Podia ser um pederasta, sei lá... Mas o cara foi chegando, perguntou se queríamos táxi até o centro. "Sim, queremos". "Eu faço mais barato, R$ 50,00". Bem, pensei, o cara é um taxista caçando clientes!
Foi quando ele pegou minha bolsa, "pode deixar que eu levo", e foi em direção às escadas. Fui atrás e, logo atrás de mim, o Vicente. Na descida, observou que os caixas eletrônicos estavam bem vazios naquela manhã - e eu concordei. E perguntou de onde éramos - eu respondi.

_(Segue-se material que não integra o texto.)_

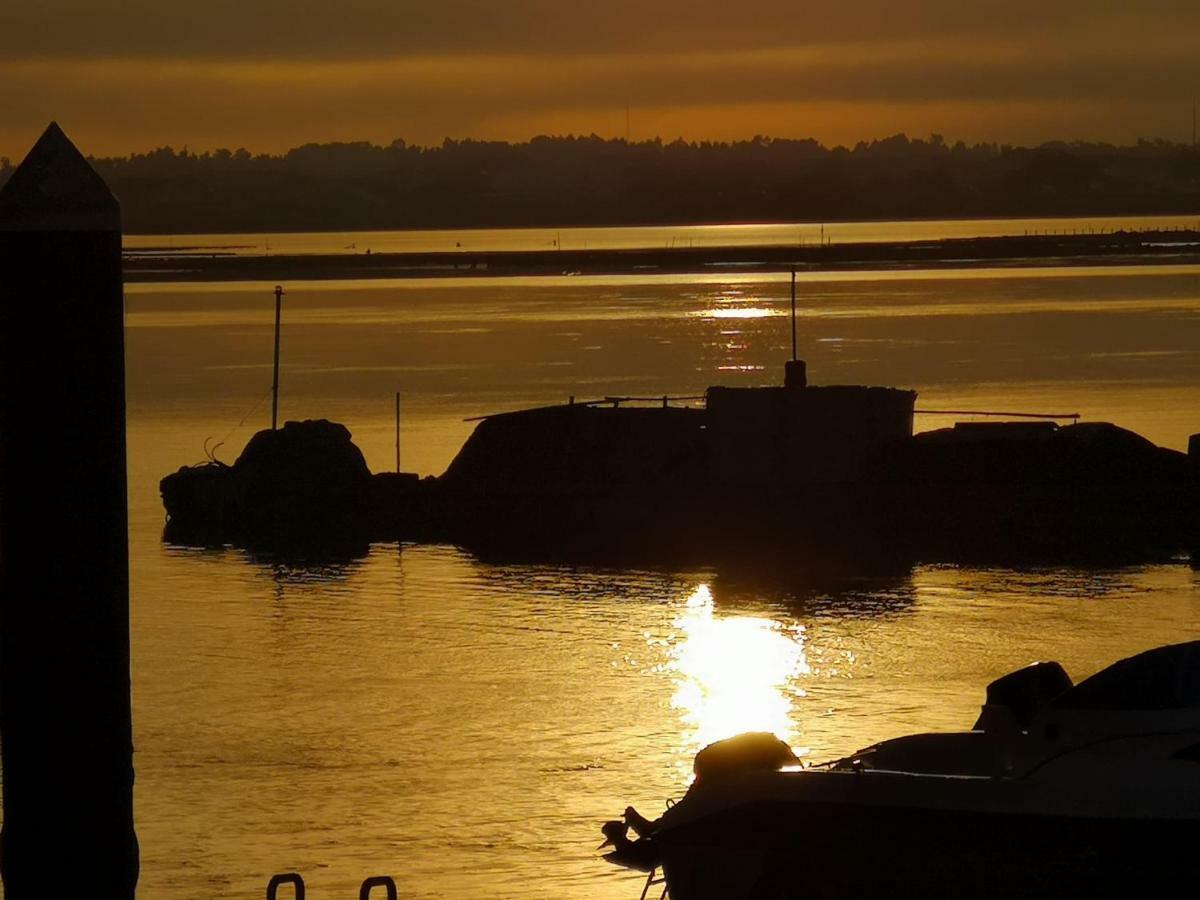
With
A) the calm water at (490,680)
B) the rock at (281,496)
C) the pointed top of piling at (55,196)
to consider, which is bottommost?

Envolvido na conversa quase não reparei no carro quando ele abriu o porta malas e colocou minha mala dentro. Mas reparei que Vicente não estava logo atrás de mim. Olhei para trás e ele estava parado a uns 50 metros... Foi como se tivesse caído a ficha pra mim: aquele cara era um sequestrador. Vicente gritou: "Bia, pega a mala e vem pra cá". E eu fiz isso rapidamente, saímos correndo, subimos as escadas correndo e só pude ouvir o cara ligando o carro lá atrás.
Escapamos.
O carro do cara não tinha identificações de táxi e o Vicente estranhou a consideração sobre o caixa eletrônico... Foi rápido para não se deixar envolver com a conversa mole e corajoso para gritar e me alertar. Se tivéssemos entrado no carro provavelmente teríamos sido assaltados, roubariam nossas bagagens, saques em caixa eletrônicos, sequestro relâmpago, talvez coisa pior.
Deu uma tremedeira depois. Pegamos um táxi de linha e contamos a história para o taxista - ele disse que esse tipo de coisa acontece direto; e não só no aeroporto como em rodoviárias no Rio. A associação dos taxistas sabe, já fez várias denúncias, existem tapes com gravações das ações, com as caras dos marginais, mas... Não pegam ninguém e a ação continua ocorrendo.
Não é de se conjecturar que gente graúda saiba? Gente da própria Infraero? Por conta desse medo, não fizemos uma denúncia formal, um B.O. qualquer.
Acho meu dever contar a história aqui para alertar os parcos leitores - e seria legal se todos divulgassem. Se eu tivesse ouvido algo sobre práticas assim, teria me precavido.
Fica o alerta.
Ah, sim, aconteceram coisas ótimas no Rio, que eu conto assim que passar o trauma.